[Records contained in a dataset]
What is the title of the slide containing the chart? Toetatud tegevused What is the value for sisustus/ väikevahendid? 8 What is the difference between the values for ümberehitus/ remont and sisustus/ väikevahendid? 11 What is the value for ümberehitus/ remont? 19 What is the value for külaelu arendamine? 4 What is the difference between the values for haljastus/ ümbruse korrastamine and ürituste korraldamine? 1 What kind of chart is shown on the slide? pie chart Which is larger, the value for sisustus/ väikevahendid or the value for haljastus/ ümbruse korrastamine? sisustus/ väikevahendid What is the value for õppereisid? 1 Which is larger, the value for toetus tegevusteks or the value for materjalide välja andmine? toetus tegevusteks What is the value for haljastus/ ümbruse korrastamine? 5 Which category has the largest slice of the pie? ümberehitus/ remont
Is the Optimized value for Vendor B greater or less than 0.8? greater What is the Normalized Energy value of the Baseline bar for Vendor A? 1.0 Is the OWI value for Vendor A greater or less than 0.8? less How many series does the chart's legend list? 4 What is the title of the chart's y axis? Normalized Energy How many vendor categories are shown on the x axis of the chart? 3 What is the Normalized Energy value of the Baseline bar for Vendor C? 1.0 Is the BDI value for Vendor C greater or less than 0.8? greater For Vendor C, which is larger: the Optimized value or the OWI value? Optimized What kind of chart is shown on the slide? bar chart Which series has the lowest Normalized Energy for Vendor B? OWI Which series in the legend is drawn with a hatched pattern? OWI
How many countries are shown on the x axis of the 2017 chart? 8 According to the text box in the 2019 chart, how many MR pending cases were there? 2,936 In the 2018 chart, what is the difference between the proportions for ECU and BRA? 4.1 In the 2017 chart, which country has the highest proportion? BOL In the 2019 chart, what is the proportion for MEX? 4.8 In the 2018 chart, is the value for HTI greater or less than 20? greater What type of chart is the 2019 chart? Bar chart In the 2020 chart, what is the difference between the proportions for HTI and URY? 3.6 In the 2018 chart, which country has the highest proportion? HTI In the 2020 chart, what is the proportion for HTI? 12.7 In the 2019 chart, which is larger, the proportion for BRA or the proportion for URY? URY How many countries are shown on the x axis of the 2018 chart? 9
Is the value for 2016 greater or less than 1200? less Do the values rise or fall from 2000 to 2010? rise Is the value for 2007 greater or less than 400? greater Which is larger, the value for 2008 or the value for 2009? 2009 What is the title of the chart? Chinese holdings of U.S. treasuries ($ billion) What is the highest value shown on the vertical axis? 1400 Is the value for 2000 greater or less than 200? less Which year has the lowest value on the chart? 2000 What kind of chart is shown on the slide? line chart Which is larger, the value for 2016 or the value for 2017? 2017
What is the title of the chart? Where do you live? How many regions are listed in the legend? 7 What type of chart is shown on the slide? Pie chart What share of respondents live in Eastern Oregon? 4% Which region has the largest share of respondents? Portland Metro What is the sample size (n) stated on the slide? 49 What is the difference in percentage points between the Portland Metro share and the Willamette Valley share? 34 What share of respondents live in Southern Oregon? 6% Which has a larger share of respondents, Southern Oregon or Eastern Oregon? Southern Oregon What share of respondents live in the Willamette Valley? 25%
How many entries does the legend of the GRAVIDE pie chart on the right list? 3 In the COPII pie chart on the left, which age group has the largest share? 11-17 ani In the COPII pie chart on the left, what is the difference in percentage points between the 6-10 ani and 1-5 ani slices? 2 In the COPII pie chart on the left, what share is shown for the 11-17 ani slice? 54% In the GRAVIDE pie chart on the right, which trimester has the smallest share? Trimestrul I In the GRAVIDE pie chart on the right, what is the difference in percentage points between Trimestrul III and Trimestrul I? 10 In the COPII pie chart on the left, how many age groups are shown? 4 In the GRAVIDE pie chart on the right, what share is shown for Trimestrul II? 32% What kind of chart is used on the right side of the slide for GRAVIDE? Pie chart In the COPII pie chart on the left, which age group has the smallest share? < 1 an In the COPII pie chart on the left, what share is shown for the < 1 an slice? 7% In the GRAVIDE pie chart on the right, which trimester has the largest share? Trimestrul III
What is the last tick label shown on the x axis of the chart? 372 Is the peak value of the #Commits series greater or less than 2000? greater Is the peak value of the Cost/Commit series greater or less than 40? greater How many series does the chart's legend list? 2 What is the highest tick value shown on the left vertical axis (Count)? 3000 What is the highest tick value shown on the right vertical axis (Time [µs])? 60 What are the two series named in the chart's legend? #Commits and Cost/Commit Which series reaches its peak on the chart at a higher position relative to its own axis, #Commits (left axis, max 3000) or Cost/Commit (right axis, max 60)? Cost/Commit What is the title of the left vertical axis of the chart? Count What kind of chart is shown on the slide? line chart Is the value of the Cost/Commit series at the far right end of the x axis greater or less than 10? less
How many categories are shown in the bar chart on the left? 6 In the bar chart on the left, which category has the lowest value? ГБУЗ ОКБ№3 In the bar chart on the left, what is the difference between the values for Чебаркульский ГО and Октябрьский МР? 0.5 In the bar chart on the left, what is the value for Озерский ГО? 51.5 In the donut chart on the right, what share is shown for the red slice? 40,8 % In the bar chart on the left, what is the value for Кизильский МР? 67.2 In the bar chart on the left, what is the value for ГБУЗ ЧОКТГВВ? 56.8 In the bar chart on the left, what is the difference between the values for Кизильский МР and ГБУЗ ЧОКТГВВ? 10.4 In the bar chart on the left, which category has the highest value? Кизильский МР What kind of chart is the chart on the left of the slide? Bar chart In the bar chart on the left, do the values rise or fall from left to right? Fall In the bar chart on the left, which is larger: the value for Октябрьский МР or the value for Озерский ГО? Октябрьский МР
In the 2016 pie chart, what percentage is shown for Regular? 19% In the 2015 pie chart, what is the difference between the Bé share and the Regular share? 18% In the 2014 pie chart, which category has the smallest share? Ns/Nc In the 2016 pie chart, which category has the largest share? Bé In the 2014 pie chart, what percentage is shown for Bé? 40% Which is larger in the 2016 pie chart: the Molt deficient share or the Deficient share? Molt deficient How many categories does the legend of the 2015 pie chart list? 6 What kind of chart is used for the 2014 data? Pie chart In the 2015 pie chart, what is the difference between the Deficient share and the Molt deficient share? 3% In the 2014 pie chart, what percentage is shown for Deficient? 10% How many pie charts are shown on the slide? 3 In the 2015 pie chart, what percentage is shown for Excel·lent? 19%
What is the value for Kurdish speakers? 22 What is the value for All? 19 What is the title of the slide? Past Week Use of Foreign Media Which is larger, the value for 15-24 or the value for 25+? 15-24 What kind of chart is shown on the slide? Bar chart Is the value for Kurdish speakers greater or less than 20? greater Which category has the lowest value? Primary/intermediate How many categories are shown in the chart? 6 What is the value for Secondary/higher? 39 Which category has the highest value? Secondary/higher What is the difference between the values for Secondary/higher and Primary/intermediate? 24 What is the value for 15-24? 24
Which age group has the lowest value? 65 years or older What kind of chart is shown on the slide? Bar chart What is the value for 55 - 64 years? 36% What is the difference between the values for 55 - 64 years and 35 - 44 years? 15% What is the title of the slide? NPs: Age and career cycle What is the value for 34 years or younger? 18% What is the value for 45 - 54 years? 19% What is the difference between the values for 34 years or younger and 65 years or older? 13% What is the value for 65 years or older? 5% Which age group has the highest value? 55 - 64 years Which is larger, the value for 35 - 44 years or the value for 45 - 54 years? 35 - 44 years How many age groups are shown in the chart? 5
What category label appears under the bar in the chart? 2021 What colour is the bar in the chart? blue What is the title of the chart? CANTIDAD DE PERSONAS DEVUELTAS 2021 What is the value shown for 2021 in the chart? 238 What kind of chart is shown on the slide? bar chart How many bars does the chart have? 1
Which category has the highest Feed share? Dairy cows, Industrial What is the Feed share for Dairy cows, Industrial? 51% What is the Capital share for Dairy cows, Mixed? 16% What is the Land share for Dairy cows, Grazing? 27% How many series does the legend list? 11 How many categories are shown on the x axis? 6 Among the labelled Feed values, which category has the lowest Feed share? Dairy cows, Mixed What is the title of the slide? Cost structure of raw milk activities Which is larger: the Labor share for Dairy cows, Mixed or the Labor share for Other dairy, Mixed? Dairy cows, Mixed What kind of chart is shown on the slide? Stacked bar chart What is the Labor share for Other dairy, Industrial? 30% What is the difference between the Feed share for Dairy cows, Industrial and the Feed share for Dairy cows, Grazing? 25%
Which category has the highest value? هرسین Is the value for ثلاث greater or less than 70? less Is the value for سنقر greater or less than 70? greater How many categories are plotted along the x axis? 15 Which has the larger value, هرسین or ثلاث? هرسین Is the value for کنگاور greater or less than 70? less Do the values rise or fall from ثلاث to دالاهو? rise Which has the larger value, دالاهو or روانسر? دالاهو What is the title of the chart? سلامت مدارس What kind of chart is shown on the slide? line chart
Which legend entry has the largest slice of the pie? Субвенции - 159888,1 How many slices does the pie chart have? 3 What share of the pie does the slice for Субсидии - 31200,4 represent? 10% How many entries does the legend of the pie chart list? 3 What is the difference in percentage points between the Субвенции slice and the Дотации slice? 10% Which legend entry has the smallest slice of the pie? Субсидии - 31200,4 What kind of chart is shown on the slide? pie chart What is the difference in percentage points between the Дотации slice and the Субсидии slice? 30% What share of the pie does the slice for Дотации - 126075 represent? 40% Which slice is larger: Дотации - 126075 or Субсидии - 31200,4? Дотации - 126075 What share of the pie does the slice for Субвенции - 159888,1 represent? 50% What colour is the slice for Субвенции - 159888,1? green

» **Work instructions**
Copy out the lines from the start of the records through the line containing "Is the Optimized", with both ends included.

» **Task output**
What is the title of the slide containing the chart? Toetatud tegevused What is the value for sisustus/ väikevahendid? 8 What is the difference between the values for ümberehitus/ remont and sisustus/ väikevahendid? 11 What is the value for ümberehitus/ remont? 19 What is the value for külaelu arendamine? 4 What is the difference between the values for haljastus/ ümbruse korrastamine and ürituste korraldamine? 1 What kind of chart is shown on the slide? pie chart Which is larger, the value for sisustus/ väikevahendid or the value for haljastus/ ümbruse korrastamine? sisustus/ väikevahendid What is the value for õppereisid? 1 Which is larger, the value for toetus tegevusteks or the value for materjalide välja andmine? toetus tegevusteks What is the value for haljastus/ ümbruse korrastamine? 5 Which category has the largest slice of the pie? ümberehitus/ remont
Is the Optimized value for Vendor B greater or less than 0.8? greater What is the Normalized Energy value of the Baseline bar for Vendor A? 1.0 Is the OWI value for Vendor A greater or less than 0.8? less How many series does the chart's legend list? 4 What is the title of the chart's y axis? Normalized Energy How many vendor categories are shown on the x axis of the chart? 3 What is the Normalized Energy value of the Baseline bar for Vendor C? 1.0 Is the BDI value for Vendor C greater or less than 0.8? greater For Vendor C, which is larger: the Optimized value or the OWI value? Optimized What kind of chart is shown on the slide? bar chart Which series has the lowest Normalized Energy for Vendor B? OWI Which series in the legend is drawn with a hatched pattern? OWI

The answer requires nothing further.